──────── Extract to read
Honeycomb bodies 200 comprising triangular-shaped channels 208 provide high isostatic strength, but traditional honeycomb structures comprising triangular-shaped channels have deficiencies. Triangular-shaped channels have at least two vertices with acute angles and equilateral triangular-shaped cell channels have vertices with three acute angles, each being 60°. These vertices act as pockets that hold wash coat that would otherwise be applied to or in the porous walls. Thus, traditional triangular-shaped channels use excessive wash coat and may have reduced hydraulic diameters and open frontal areas (OFA), which are detrimental to the operation of catalytic converters and filters. Traditional triangular-shaped channels having on-wall wash coats have reduced hydraulic diameters and non-uniform wash coat applications. For example, the vertices of the triangular-shaped channels have thick wash coats relative to the thicknesses of wash coats at other portions of the triangular channels. Thus, excessive wash coat is used in traditional honeycomb structures having triangular-shaped channels.

In one or more embodiments, the honeycomb body 200 comprises triangular-shaped channels 208 wherein the vertices of the triangular-shaped channels 208 comprise fillets that are rounded and prevent excessive wash coat from accumulating at the vertices. Thus, wash coats are applied more uniformly than in traditional honeycomb structures. In addition, catalysts in the wash coat are more accessible to exhaust gases than catalysts in traditional honeycomb structures.

Reference is now made to FIGS. 3A and 3B. FIG. 3A illustrates an end view of the first end face 214 of the honeycomb body 200. FIG. 3B illustrates a partial, enlarged view of the first end face 214 of the honeycomb body 200. The depicted embodiment of the honeycomb body 200 for FIGS. 3A and 3B comprises the plurality of intersecting porous walls 220 forming triangular-shaped channels 208. The triangular-shaped channels 208 may extend to and intersect with the skin 210 around the periphery of the honeycomb body 200. Channels 208 proximate the skin 210 may comprise walls that comprise the skin 210 and may not be triangular and may or may not include the filleted vertices described herein. The porous walls 220 in this embodiment, intersect with one another (e.g., at 60° angles) and form the plurality of cell channels 208 having equilateral triangle shapes in transverse cross-section. The equilateral triangle shapes of the channels 208 have maximum angles at all the vertices of the channels 208. Other triangular shapes, such as isosceles triangular shapes, may be used in other embodiments. The channels 208 extend longitudinally (e.g., substantially parallel with one another) and along an axial flow axis extending between the first end face 214 and the second end face 218 (FIG. 2) of the honeycomb body 200.
────────────────
* [Instructions]
1 – From the honeycomb passage, return the text between "In one or more" and "catalysts in traditional honeycomb structures.", inclusive.
2 – Based on the honeycomb passage, why do traditional triangular-shaped channels use excessive wash coat? Answer in one to three sentences.
──────── Records provided
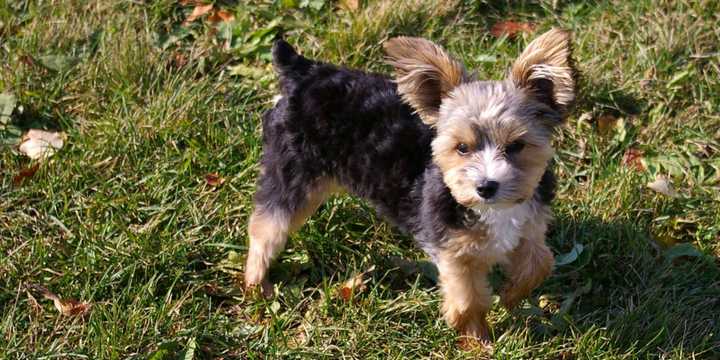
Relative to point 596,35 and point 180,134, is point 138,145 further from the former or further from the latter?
point 596,35

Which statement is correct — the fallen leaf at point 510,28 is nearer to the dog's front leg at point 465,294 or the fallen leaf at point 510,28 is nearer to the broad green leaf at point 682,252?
the broad green leaf at point 682,252

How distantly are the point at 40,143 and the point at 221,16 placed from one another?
1634 millimetres

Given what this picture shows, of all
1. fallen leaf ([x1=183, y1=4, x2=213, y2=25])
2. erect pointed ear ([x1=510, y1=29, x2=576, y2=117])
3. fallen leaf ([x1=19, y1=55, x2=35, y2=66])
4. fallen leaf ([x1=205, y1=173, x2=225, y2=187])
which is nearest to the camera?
erect pointed ear ([x1=510, y1=29, x2=576, y2=117])

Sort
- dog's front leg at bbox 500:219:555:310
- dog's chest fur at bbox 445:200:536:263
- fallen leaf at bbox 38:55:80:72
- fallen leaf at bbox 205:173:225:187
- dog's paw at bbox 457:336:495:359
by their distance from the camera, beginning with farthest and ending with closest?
fallen leaf at bbox 38:55:80:72
fallen leaf at bbox 205:173:225:187
dog's paw at bbox 457:336:495:359
dog's front leg at bbox 500:219:555:310
dog's chest fur at bbox 445:200:536:263

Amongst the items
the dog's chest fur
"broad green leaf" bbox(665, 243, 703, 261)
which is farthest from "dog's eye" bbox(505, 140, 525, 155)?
"broad green leaf" bbox(665, 243, 703, 261)

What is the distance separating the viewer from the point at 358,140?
430cm

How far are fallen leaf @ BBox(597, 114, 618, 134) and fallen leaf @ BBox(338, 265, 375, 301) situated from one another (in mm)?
1778

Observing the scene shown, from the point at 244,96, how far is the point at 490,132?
8.21 feet

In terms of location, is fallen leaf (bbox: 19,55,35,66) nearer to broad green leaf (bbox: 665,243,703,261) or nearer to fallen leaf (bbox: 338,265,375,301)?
fallen leaf (bbox: 338,265,375,301)

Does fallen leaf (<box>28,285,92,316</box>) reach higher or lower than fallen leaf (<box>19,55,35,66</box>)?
lower

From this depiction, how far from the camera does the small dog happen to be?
3820 millimetres

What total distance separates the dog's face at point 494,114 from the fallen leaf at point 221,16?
2.79 m

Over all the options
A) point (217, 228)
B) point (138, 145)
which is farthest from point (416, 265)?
point (138, 145)

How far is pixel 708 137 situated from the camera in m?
5.43
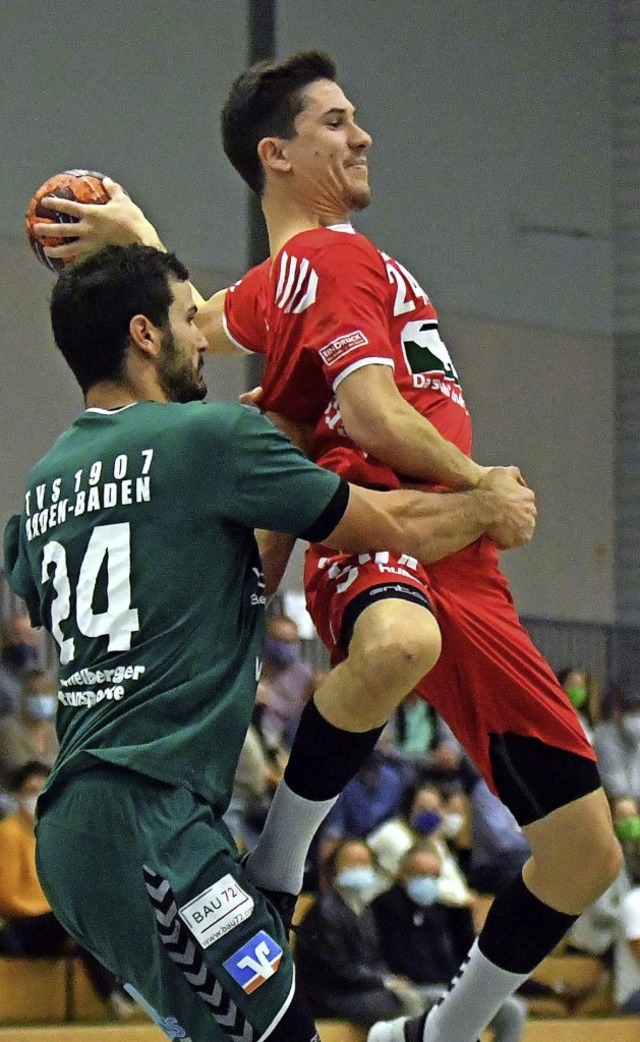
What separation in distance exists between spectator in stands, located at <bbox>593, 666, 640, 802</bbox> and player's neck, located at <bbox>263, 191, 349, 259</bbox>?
7214 mm

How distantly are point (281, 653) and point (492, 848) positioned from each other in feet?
5.05

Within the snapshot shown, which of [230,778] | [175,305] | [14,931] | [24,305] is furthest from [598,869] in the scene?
[24,305]

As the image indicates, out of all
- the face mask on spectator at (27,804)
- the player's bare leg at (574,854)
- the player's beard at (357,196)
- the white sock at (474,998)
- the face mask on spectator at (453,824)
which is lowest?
the face mask on spectator at (453,824)

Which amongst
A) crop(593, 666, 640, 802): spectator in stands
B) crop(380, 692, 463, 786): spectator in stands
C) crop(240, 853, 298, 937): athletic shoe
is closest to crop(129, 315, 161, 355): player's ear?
crop(240, 853, 298, 937): athletic shoe

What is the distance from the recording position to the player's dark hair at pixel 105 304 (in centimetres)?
358

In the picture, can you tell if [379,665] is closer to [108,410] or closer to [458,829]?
[108,410]

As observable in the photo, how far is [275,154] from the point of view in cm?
427

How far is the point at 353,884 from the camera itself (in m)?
8.56

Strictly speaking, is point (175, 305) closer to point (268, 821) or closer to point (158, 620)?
point (158, 620)

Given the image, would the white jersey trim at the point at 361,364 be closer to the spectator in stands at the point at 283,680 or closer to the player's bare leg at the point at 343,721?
the player's bare leg at the point at 343,721

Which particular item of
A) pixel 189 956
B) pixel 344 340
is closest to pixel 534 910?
pixel 189 956

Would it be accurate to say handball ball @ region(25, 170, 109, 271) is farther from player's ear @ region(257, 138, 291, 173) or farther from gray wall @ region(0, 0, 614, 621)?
gray wall @ region(0, 0, 614, 621)

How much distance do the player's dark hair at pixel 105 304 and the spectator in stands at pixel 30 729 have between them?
4.73 metres

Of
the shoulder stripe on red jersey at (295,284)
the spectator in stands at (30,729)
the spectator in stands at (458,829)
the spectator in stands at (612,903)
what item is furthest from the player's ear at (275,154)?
the spectator in stands at (612,903)
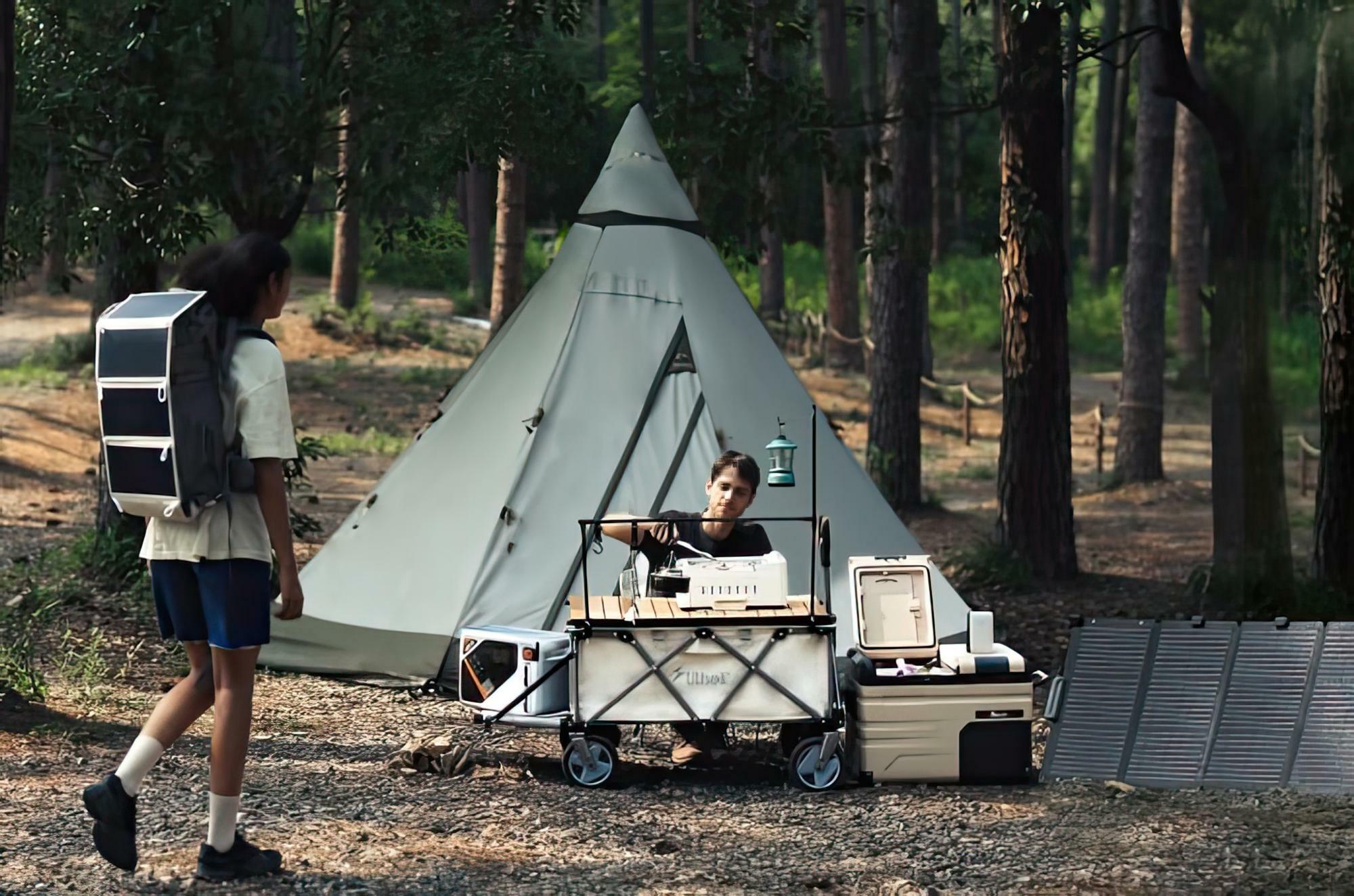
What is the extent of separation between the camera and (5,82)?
22.3 ft

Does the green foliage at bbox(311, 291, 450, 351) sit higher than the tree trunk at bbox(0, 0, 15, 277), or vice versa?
the tree trunk at bbox(0, 0, 15, 277)

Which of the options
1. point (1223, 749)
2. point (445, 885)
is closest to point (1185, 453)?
point (1223, 749)

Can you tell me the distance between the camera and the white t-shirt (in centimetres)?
450

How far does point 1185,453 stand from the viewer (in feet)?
69.5

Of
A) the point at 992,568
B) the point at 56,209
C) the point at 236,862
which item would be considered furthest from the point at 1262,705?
the point at 56,209

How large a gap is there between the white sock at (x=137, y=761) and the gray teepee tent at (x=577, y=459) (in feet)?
11.0

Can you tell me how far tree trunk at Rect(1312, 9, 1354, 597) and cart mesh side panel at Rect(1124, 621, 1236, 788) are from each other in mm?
3133

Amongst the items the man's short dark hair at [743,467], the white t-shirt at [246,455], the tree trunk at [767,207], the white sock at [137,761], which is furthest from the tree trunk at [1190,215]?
the white sock at [137,761]

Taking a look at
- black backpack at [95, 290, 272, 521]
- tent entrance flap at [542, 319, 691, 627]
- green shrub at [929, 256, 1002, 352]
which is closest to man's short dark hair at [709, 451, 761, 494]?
tent entrance flap at [542, 319, 691, 627]

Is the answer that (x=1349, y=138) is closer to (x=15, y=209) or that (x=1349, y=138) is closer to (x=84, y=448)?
(x=15, y=209)

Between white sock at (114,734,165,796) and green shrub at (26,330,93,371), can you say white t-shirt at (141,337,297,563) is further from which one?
green shrub at (26,330,93,371)

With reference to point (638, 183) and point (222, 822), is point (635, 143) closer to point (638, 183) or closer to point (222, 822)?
point (638, 183)

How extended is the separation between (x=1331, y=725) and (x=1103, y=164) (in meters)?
29.8

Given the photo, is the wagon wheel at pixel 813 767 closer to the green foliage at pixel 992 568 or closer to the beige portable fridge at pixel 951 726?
the beige portable fridge at pixel 951 726
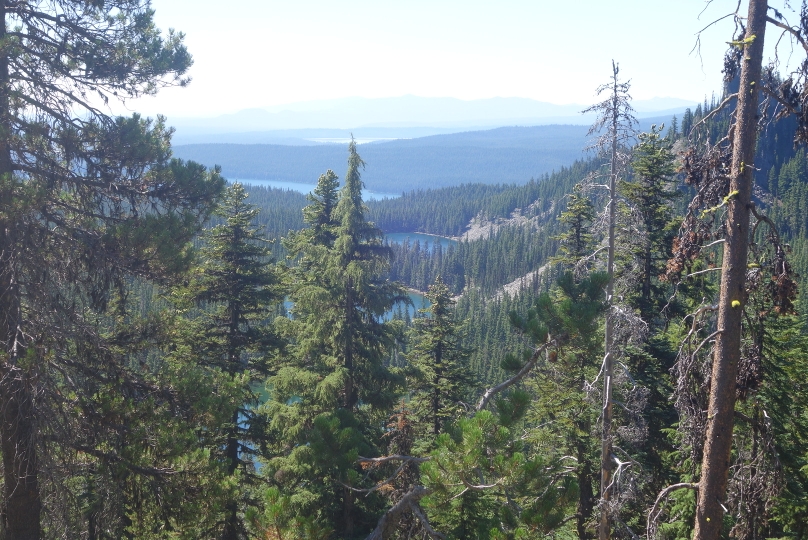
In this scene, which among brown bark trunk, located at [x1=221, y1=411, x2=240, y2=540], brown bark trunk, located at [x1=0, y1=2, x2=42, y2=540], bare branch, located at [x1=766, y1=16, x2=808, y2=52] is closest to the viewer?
bare branch, located at [x1=766, y1=16, x2=808, y2=52]

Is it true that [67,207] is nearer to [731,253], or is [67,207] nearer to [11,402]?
[11,402]

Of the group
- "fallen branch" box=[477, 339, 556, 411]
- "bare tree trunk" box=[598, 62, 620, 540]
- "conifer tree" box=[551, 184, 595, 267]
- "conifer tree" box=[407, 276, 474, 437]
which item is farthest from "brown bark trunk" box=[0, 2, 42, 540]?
"conifer tree" box=[551, 184, 595, 267]

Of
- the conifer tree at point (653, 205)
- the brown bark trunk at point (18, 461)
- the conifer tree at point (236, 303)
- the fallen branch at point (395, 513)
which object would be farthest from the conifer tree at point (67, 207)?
the conifer tree at point (653, 205)

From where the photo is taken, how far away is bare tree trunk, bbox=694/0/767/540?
517 cm

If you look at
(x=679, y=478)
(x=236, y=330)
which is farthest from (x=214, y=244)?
(x=679, y=478)

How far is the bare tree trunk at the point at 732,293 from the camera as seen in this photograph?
5168 millimetres

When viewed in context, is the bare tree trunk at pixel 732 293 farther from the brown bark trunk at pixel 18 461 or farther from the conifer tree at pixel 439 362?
the conifer tree at pixel 439 362

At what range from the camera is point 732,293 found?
536 cm

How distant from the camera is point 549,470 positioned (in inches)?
295

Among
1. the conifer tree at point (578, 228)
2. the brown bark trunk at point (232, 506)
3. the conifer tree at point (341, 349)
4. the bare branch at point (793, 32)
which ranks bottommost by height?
the brown bark trunk at point (232, 506)

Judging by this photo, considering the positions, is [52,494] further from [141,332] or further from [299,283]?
[299,283]

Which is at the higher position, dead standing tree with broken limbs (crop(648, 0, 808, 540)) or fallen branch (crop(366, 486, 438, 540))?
dead standing tree with broken limbs (crop(648, 0, 808, 540))

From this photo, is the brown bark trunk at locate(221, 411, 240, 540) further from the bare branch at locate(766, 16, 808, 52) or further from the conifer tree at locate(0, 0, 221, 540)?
the bare branch at locate(766, 16, 808, 52)

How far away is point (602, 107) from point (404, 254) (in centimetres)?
14012
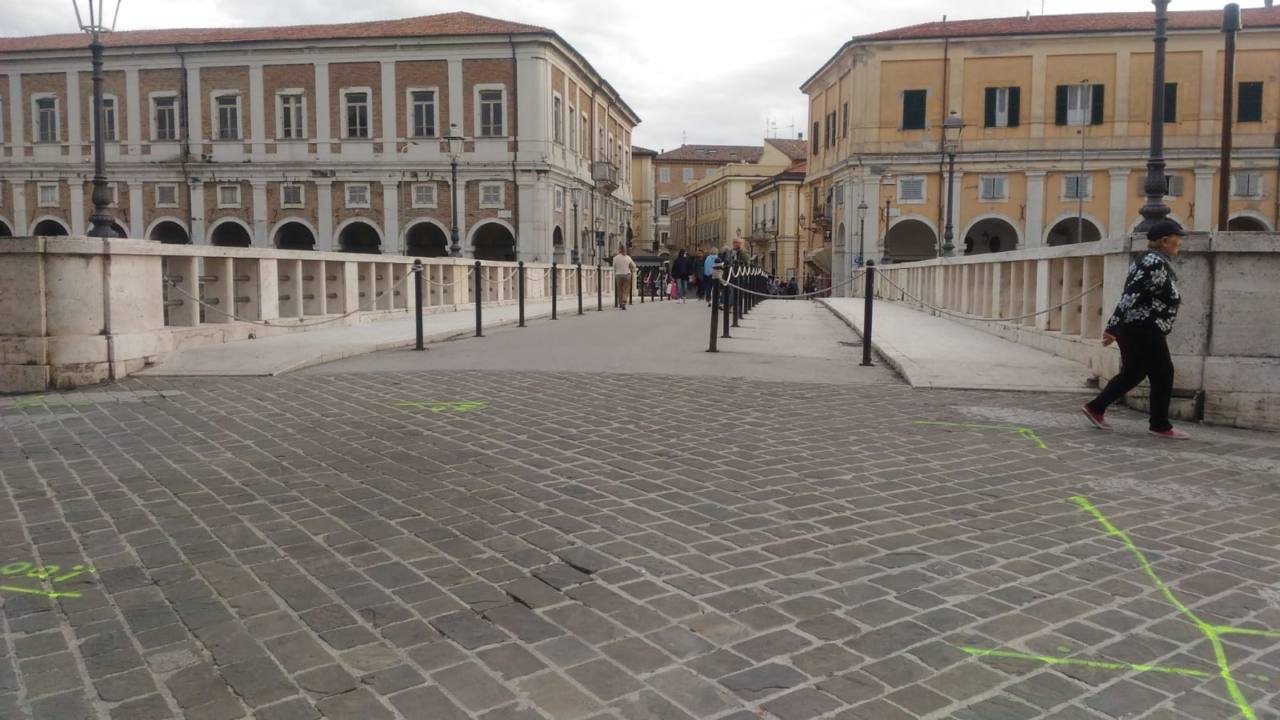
────────────────
* [Per-task answers]
1 –
In one or more embodiments, the honeycomb body 200 comprises triangular-shaped channels 208 wherein the vertices of the triangular-shaped channels 208 comprise fillets that are rounded and prevent excessive wash coat from accumulating at the vertices. Thus, wash coats are applied more uniformly than in traditional honeycomb structures. In addition, catalysts in the wash coat are more accessible to exhaust gases than catalysts in traditional honeycomb structures.

2 – Traditional triangular-shaped channels have vertices with acute angles. These vertices act as pockets that hold wash coat that would otherwise be applied to or in the porous walls, so the wash coat at the vertices is thick relative to other portions of the channels.